Por Juan Llado
Un examen preliminar del impacto social de la
pandemia, dejará claro que, en el manejo oficial de la crisis, la dignidad de
los pobres del país ha sido vilmente atropellada. Mientras el consecuente
impacto económico ha reducido drásticamente sus medios de supervivencia, el
gobierno no ha respondido con generosidad y equidad a su grado de
vulnerabilidad. Mas bien ha procedido tardía y miserablemente frente a ellos,
profundizando su pobreza y la desigualdad social. Para restañar esas heridas a
su dignidad, el nuevo gobierno que asumirá en agosto deberá adoptar medidas que
compensen esa reprochable negligencia.
Es cierto que la crisis
provocada por la pandemia ha sido inédita y que la misma cogió de sorpresa al
país y a las autoridades. (Había un plan
contra la influenza, pero no pudo anticiparse al Covid-19.) También es cierto
que, bajo el notable y diligente liderazgo del ministro de la Presidencia, en
el área sanitaria se tomó el toro por los cuernos con relativa rapidez. Las
medidas adoptadas bajo el estado de emergencia –cierre de puertos y
aeropuertos, toque de queda, cuarentena, higiene personal requerida, etc.–
reflejaron los
lineamientos de la OMS y la OPS. Los expertos contratados orientaron el trabajo
adecuadamente. Pero surgen dudas sobre la pertinencia de las medidas, porque
otros países no han acudido a ellas y han tenido resultados satisfactorios.
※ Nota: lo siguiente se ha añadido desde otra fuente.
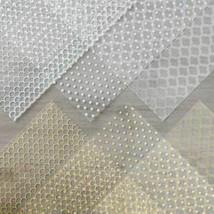 """Stampin' Fabulous Foil Designer Acetate, 12"""" x 12"""", #141653"""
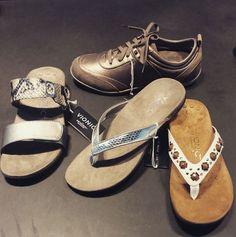 #VionicShoes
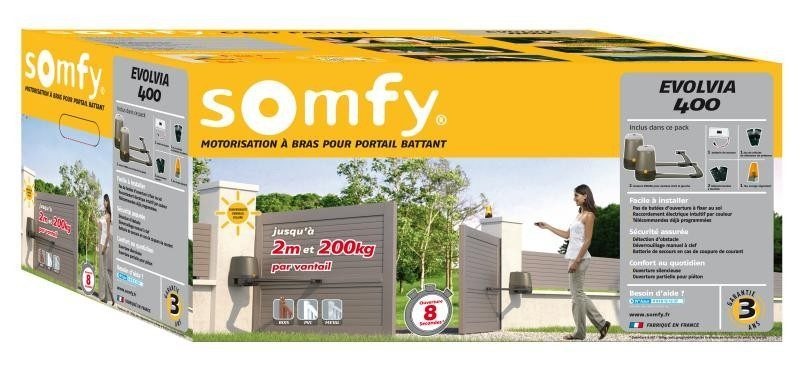 somfy motoriser son portail maison et domotique. Black Bedroom Furniture Sets. Home Design Ideas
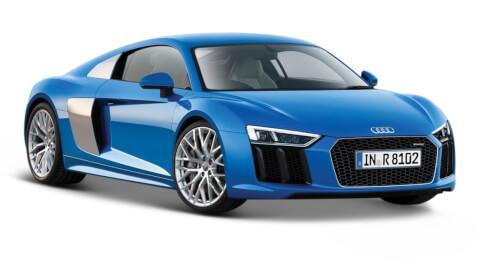 Audi R8 V10 Plus 124 531513 Jetzt Kaufen Online Vor Ort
¿Cómo es posible, por ejemplo, que desde el
inicio no se haya pensado en aplicar un masivo programa de pruebas fácilmente
asequibles a toda la población? Los países que han tenido éxito notable en el
control de la pandemia –China, Japón, Corea del Sur, Taiwán, Alemania, Nueva
Zelanda—introdujeron las pruebas masivas y el rastreo de contactos desde muy
temprano. En Uruguay y Costa Rica, por otro lado, las restricciones no han sido
tan severas y los resultados han sido aceptables. Y ni hablar de la drasticidad
con que algunos países han aplicado el distanciamiento social –España, Italia,
El Salvador—y el aislamiento de los contagiados. Las
respuestas de esos países permiten cuestionar la alegada relevancia de las
aquí aplicadas.
Pero el manejo de la crisis ha sido más
cuestionable en lo relativo a sus repercusiones económicas. Guiándose por el
principio de la equidad, el gobierno debió amortiguar las consecuencias
negativas de la pandemia en el aparato productivo y en la población más
vulnerable. Partiendo de la garantía de los derechos que consagra la
Constitución y motivado por la dignidad ciudadana, a quienes primero debió
atender fue a los segmentos más débiles y vulnerables.
El Banco
Mundial dice que este “es el grupo de ingreso más
grande del país (41 por ciento), y corre el riesgo de volver a la pobreza
en caso de un trastorno.” Esa entidad reporta que más de 2 millones de
dominicanos, o 21% de la población, viven en la pobreza. Era en esa quinta
parte de la población donde la acción gubernamental debió concentrarse
prioritariamente, seguido por el segmento que, no siendo pobre, todavía está en
condición vulnerable.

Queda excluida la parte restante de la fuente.